Start EXTRACT PROVIDED

Although mining plays an important role in Bitcoin, a major downside is that a) it requires expensive, specialized hardware, b) it continuously expends a lot of energy to compute hashes, and c) most importantly, it serves no other function than to validate Bitcoin transactions. On SAFE, anyone can join the network with existing computers and earn money for providing real value to the network by sharing their hard drives and bandwidth.

File storage is but a single use for the network. Most of what can be done with the current internet can be done with SAFE. Facebook, Twitter, and LinkedIn-type social websites can be built upon SAFE, as can real-time communication (chat/email), e-commerce stores (eBay/Amazon), media/streaming (YouTube/Twitch), news (CNN), mobile/desktop apps, and anything else you can think of. The SAFE network inherently provides the decentralized database, authentication system (logging in/out of apps), and security system (automatically encrypting data at rest and in transit).

Another major innovation is the incentive to create useful applications on the network. In addition to earning safecoins for proving storage and bandwidth, application developers will earn safecoin simply for creating applications used by others. In other words, it will now be possible to earn money for creating useful open-source applications. The more an application is utilized on the network, the more the developer is rewarded safecoin. Additionally, there are no ongoing hosting costs that the developer needs to worry about. All of that is already taken care of by the network, making it much more compelling to innovate on SAFE than the conventional internet. This opens the gates to an entirely new business model that rewards creators who love what they do.

SAFE Network Advantages

How do we benefit from all of this?

  1. Privacy. Everything is automatically encrypted end-to-end. Developers are not burdened with encryption overhead inside their applications. It is already taken care of for them. The network is resistant to IP address identification.
  2. Reliability. Due to the redundancy built into the network, the chances of your data being erased is near zero. This is currently not the case where your data is stored on centralized computers that are prone to malfunction or become corrupt/erased due to human intervention and error.
  3. Easy authentication to services. It will no longer be necessary to sign up separately for every website you use; your authentication on the SAFE network itself will work for most services.
  4. No hosting required for apps and all the hassles that come with it. That also means no system administrators required.
  5. New business model that rewards application developers.
  6. Sony-type hacks are not possible.
  7. Your data is yours. The Facebook-like website you use on the SAFE network cannot use your private information to track you or sell your information to others.
  8. You will not experience any down-time for popular websites and files, such as the famous “reddit hug of death” (no possibility of overloading centralized servers).

End EXTRACT PROVIDED
Start STORED DATA

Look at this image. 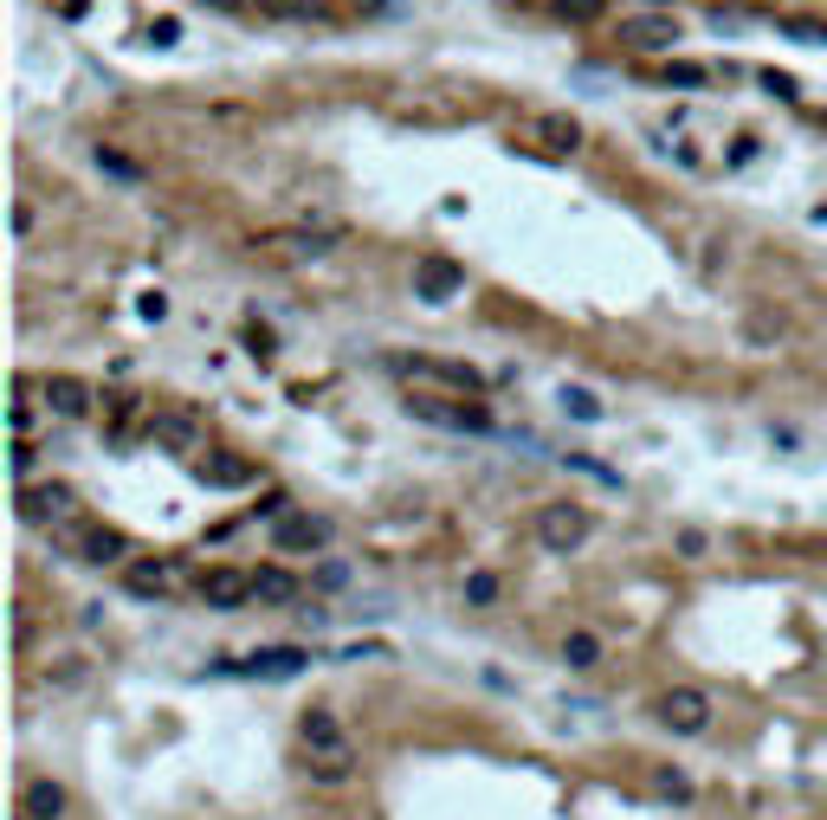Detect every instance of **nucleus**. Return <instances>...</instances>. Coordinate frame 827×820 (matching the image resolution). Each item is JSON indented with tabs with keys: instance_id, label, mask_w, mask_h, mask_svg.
Masks as SVG:
<instances>
[{
	"instance_id": "obj_1",
	"label": "nucleus",
	"mask_w": 827,
	"mask_h": 820,
	"mask_svg": "<svg viewBox=\"0 0 827 820\" xmlns=\"http://www.w3.org/2000/svg\"><path fill=\"white\" fill-rule=\"evenodd\" d=\"M673 737H704L711 730V698L698 691V684H673L666 698H660V711H653Z\"/></svg>"
},
{
	"instance_id": "obj_2",
	"label": "nucleus",
	"mask_w": 827,
	"mask_h": 820,
	"mask_svg": "<svg viewBox=\"0 0 827 820\" xmlns=\"http://www.w3.org/2000/svg\"><path fill=\"white\" fill-rule=\"evenodd\" d=\"M582 537H589V511L582 504H544L537 511V543L550 549V555H569Z\"/></svg>"
},
{
	"instance_id": "obj_3",
	"label": "nucleus",
	"mask_w": 827,
	"mask_h": 820,
	"mask_svg": "<svg viewBox=\"0 0 827 820\" xmlns=\"http://www.w3.org/2000/svg\"><path fill=\"white\" fill-rule=\"evenodd\" d=\"M71 511H78V491L71 484H20V517L26 524H66Z\"/></svg>"
},
{
	"instance_id": "obj_4",
	"label": "nucleus",
	"mask_w": 827,
	"mask_h": 820,
	"mask_svg": "<svg viewBox=\"0 0 827 820\" xmlns=\"http://www.w3.org/2000/svg\"><path fill=\"white\" fill-rule=\"evenodd\" d=\"M459 284H466V266L446 259V253H427V259L414 266V297H427V304H446Z\"/></svg>"
},
{
	"instance_id": "obj_5",
	"label": "nucleus",
	"mask_w": 827,
	"mask_h": 820,
	"mask_svg": "<svg viewBox=\"0 0 827 820\" xmlns=\"http://www.w3.org/2000/svg\"><path fill=\"white\" fill-rule=\"evenodd\" d=\"M195 588H201L207 608H220V614H226V608H246V601H253V575H246V569H226V562H213V569H207Z\"/></svg>"
},
{
	"instance_id": "obj_6",
	"label": "nucleus",
	"mask_w": 827,
	"mask_h": 820,
	"mask_svg": "<svg viewBox=\"0 0 827 820\" xmlns=\"http://www.w3.org/2000/svg\"><path fill=\"white\" fill-rule=\"evenodd\" d=\"M414 420H433V426H453V433H491L485 408H459V401H433V395H414L408 401Z\"/></svg>"
},
{
	"instance_id": "obj_7",
	"label": "nucleus",
	"mask_w": 827,
	"mask_h": 820,
	"mask_svg": "<svg viewBox=\"0 0 827 820\" xmlns=\"http://www.w3.org/2000/svg\"><path fill=\"white\" fill-rule=\"evenodd\" d=\"M673 39H679V26H673L666 13H640V20H620V46H633V52H673Z\"/></svg>"
},
{
	"instance_id": "obj_8",
	"label": "nucleus",
	"mask_w": 827,
	"mask_h": 820,
	"mask_svg": "<svg viewBox=\"0 0 827 820\" xmlns=\"http://www.w3.org/2000/svg\"><path fill=\"white\" fill-rule=\"evenodd\" d=\"M272 543L278 549H324V543H330V524H324V517H311V511H291V517L272 530Z\"/></svg>"
},
{
	"instance_id": "obj_9",
	"label": "nucleus",
	"mask_w": 827,
	"mask_h": 820,
	"mask_svg": "<svg viewBox=\"0 0 827 820\" xmlns=\"http://www.w3.org/2000/svg\"><path fill=\"white\" fill-rule=\"evenodd\" d=\"M304 666H311L304 646H272V653H253L240 672H253V679H291V672H304Z\"/></svg>"
},
{
	"instance_id": "obj_10",
	"label": "nucleus",
	"mask_w": 827,
	"mask_h": 820,
	"mask_svg": "<svg viewBox=\"0 0 827 820\" xmlns=\"http://www.w3.org/2000/svg\"><path fill=\"white\" fill-rule=\"evenodd\" d=\"M20 820H66V788L59 782H26L20 788Z\"/></svg>"
},
{
	"instance_id": "obj_11",
	"label": "nucleus",
	"mask_w": 827,
	"mask_h": 820,
	"mask_svg": "<svg viewBox=\"0 0 827 820\" xmlns=\"http://www.w3.org/2000/svg\"><path fill=\"white\" fill-rule=\"evenodd\" d=\"M149 440L168 446V453H195V446H201L195 420H182V413H149Z\"/></svg>"
},
{
	"instance_id": "obj_12",
	"label": "nucleus",
	"mask_w": 827,
	"mask_h": 820,
	"mask_svg": "<svg viewBox=\"0 0 827 820\" xmlns=\"http://www.w3.org/2000/svg\"><path fill=\"white\" fill-rule=\"evenodd\" d=\"M253 601H266V608H278V601H298V575H291V569H278V562L253 569Z\"/></svg>"
},
{
	"instance_id": "obj_13",
	"label": "nucleus",
	"mask_w": 827,
	"mask_h": 820,
	"mask_svg": "<svg viewBox=\"0 0 827 820\" xmlns=\"http://www.w3.org/2000/svg\"><path fill=\"white\" fill-rule=\"evenodd\" d=\"M46 408L66 413V420H78V413L91 408V388H84L78 375H53V382H46Z\"/></svg>"
},
{
	"instance_id": "obj_14",
	"label": "nucleus",
	"mask_w": 827,
	"mask_h": 820,
	"mask_svg": "<svg viewBox=\"0 0 827 820\" xmlns=\"http://www.w3.org/2000/svg\"><path fill=\"white\" fill-rule=\"evenodd\" d=\"M562 659H569L575 672H589V666H602V640H595L589 626H575V633L562 640Z\"/></svg>"
},
{
	"instance_id": "obj_15",
	"label": "nucleus",
	"mask_w": 827,
	"mask_h": 820,
	"mask_svg": "<svg viewBox=\"0 0 827 820\" xmlns=\"http://www.w3.org/2000/svg\"><path fill=\"white\" fill-rule=\"evenodd\" d=\"M97 168H104L110 181H130V188H137V181H142V168H137V162H130V155H117L110 142H97Z\"/></svg>"
},
{
	"instance_id": "obj_16",
	"label": "nucleus",
	"mask_w": 827,
	"mask_h": 820,
	"mask_svg": "<svg viewBox=\"0 0 827 820\" xmlns=\"http://www.w3.org/2000/svg\"><path fill=\"white\" fill-rule=\"evenodd\" d=\"M201 472H207V484H253V466H246V459H226V453L207 459Z\"/></svg>"
},
{
	"instance_id": "obj_17",
	"label": "nucleus",
	"mask_w": 827,
	"mask_h": 820,
	"mask_svg": "<svg viewBox=\"0 0 827 820\" xmlns=\"http://www.w3.org/2000/svg\"><path fill=\"white\" fill-rule=\"evenodd\" d=\"M130 595H168V569L162 562H137L130 569Z\"/></svg>"
},
{
	"instance_id": "obj_18",
	"label": "nucleus",
	"mask_w": 827,
	"mask_h": 820,
	"mask_svg": "<svg viewBox=\"0 0 827 820\" xmlns=\"http://www.w3.org/2000/svg\"><path fill=\"white\" fill-rule=\"evenodd\" d=\"M491 601H498V575L491 569H473L466 575V608H491Z\"/></svg>"
},
{
	"instance_id": "obj_19",
	"label": "nucleus",
	"mask_w": 827,
	"mask_h": 820,
	"mask_svg": "<svg viewBox=\"0 0 827 820\" xmlns=\"http://www.w3.org/2000/svg\"><path fill=\"white\" fill-rule=\"evenodd\" d=\"M272 20H324V7L317 0H259Z\"/></svg>"
},
{
	"instance_id": "obj_20",
	"label": "nucleus",
	"mask_w": 827,
	"mask_h": 820,
	"mask_svg": "<svg viewBox=\"0 0 827 820\" xmlns=\"http://www.w3.org/2000/svg\"><path fill=\"white\" fill-rule=\"evenodd\" d=\"M544 137H550L556 149H575V142H582V124L562 117V110H550V117H544Z\"/></svg>"
},
{
	"instance_id": "obj_21",
	"label": "nucleus",
	"mask_w": 827,
	"mask_h": 820,
	"mask_svg": "<svg viewBox=\"0 0 827 820\" xmlns=\"http://www.w3.org/2000/svg\"><path fill=\"white\" fill-rule=\"evenodd\" d=\"M556 401H562V413H575V420H602V401H595L589 388H562Z\"/></svg>"
},
{
	"instance_id": "obj_22",
	"label": "nucleus",
	"mask_w": 827,
	"mask_h": 820,
	"mask_svg": "<svg viewBox=\"0 0 827 820\" xmlns=\"http://www.w3.org/2000/svg\"><path fill=\"white\" fill-rule=\"evenodd\" d=\"M556 13H562V20H575V26H589V20H602V13H608V0H556Z\"/></svg>"
},
{
	"instance_id": "obj_23",
	"label": "nucleus",
	"mask_w": 827,
	"mask_h": 820,
	"mask_svg": "<svg viewBox=\"0 0 827 820\" xmlns=\"http://www.w3.org/2000/svg\"><path fill=\"white\" fill-rule=\"evenodd\" d=\"M704 78H711V71H704V66H691V59H673V66H666V84H679V91H698Z\"/></svg>"
},
{
	"instance_id": "obj_24",
	"label": "nucleus",
	"mask_w": 827,
	"mask_h": 820,
	"mask_svg": "<svg viewBox=\"0 0 827 820\" xmlns=\"http://www.w3.org/2000/svg\"><path fill=\"white\" fill-rule=\"evenodd\" d=\"M782 33H795L802 46H827V26H822V20H782Z\"/></svg>"
},
{
	"instance_id": "obj_25",
	"label": "nucleus",
	"mask_w": 827,
	"mask_h": 820,
	"mask_svg": "<svg viewBox=\"0 0 827 820\" xmlns=\"http://www.w3.org/2000/svg\"><path fill=\"white\" fill-rule=\"evenodd\" d=\"M711 33H744V13L737 7H711Z\"/></svg>"
},
{
	"instance_id": "obj_26",
	"label": "nucleus",
	"mask_w": 827,
	"mask_h": 820,
	"mask_svg": "<svg viewBox=\"0 0 827 820\" xmlns=\"http://www.w3.org/2000/svg\"><path fill=\"white\" fill-rule=\"evenodd\" d=\"M149 39H155V46H175V39H182V20H168V13H162V20L149 26Z\"/></svg>"
},
{
	"instance_id": "obj_27",
	"label": "nucleus",
	"mask_w": 827,
	"mask_h": 820,
	"mask_svg": "<svg viewBox=\"0 0 827 820\" xmlns=\"http://www.w3.org/2000/svg\"><path fill=\"white\" fill-rule=\"evenodd\" d=\"M762 91H769V97H795V78H789V71H762Z\"/></svg>"
},
{
	"instance_id": "obj_28",
	"label": "nucleus",
	"mask_w": 827,
	"mask_h": 820,
	"mask_svg": "<svg viewBox=\"0 0 827 820\" xmlns=\"http://www.w3.org/2000/svg\"><path fill=\"white\" fill-rule=\"evenodd\" d=\"M137 311L149 317V324H162V317H168V297H162V291H149V297L137 304Z\"/></svg>"
},
{
	"instance_id": "obj_29",
	"label": "nucleus",
	"mask_w": 827,
	"mask_h": 820,
	"mask_svg": "<svg viewBox=\"0 0 827 820\" xmlns=\"http://www.w3.org/2000/svg\"><path fill=\"white\" fill-rule=\"evenodd\" d=\"M343 582H349L343 562H324V569H317V588H343Z\"/></svg>"
},
{
	"instance_id": "obj_30",
	"label": "nucleus",
	"mask_w": 827,
	"mask_h": 820,
	"mask_svg": "<svg viewBox=\"0 0 827 820\" xmlns=\"http://www.w3.org/2000/svg\"><path fill=\"white\" fill-rule=\"evenodd\" d=\"M13 472H20V479L33 472V446H26V440H13Z\"/></svg>"
},
{
	"instance_id": "obj_31",
	"label": "nucleus",
	"mask_w": 827,
	"mask_h": 820,
	"mask_svg": "<svg viewBox=\"0 0 827 820\" xmlns=\"http://www.w3.org/2000/svg\"><path fill=\"white\" fill-rule=\"evenodd\" d=\"M679 555H704V530H679Z\"/></svg>"
},
{
	"instance_id": "obj_32",
	"label": "nucleus",
	"mask_w": 827,
	"mask_h": 820,
	"mask_svg": "<svg viewBox=\"0 0 827 820\" xmlns=\"http://www.w3.org/2000/svg\"><path fill=\"white\" fill-rule=\"evenodd\" d=\"M7 426H13V433H20V440H26V426H33V408H26V401H20V408L7 413Z\"/></svg>"
},
{
	"instance_id": "obj_33",
	"label": "nucleus",
	"mask_w": 827,
	"mask_h": 820,
	"mask_svg": "<svg viewBox=\"0 0 827 820\" xmlns=\"http://www.w3.org/2000/svg\"><path fill=\"white\" fill-rule=\"evenodd\" d=\"M213 7H226V13H233V7H240V0H213Z\"/></svg>"
}]
</instances>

End STORED DATA

__TASK DIRECTIONS__
Duplicate the stretch of the SAFE network text from "6. Sony-type hacks" through "overloading centralized servers).", keeping every word and mark unchanged.

__OUTPUT__
6. Sony-type hacks are not possible.
  7. Your data is yours. The Facebook-like website you use on the SAFE network cannot use your private information to track you or sell your information to others.
  8. You will not experience any down-time for popular websites and files, such as the famous “reddit hug of death” (no possibility of overloading centralized servers).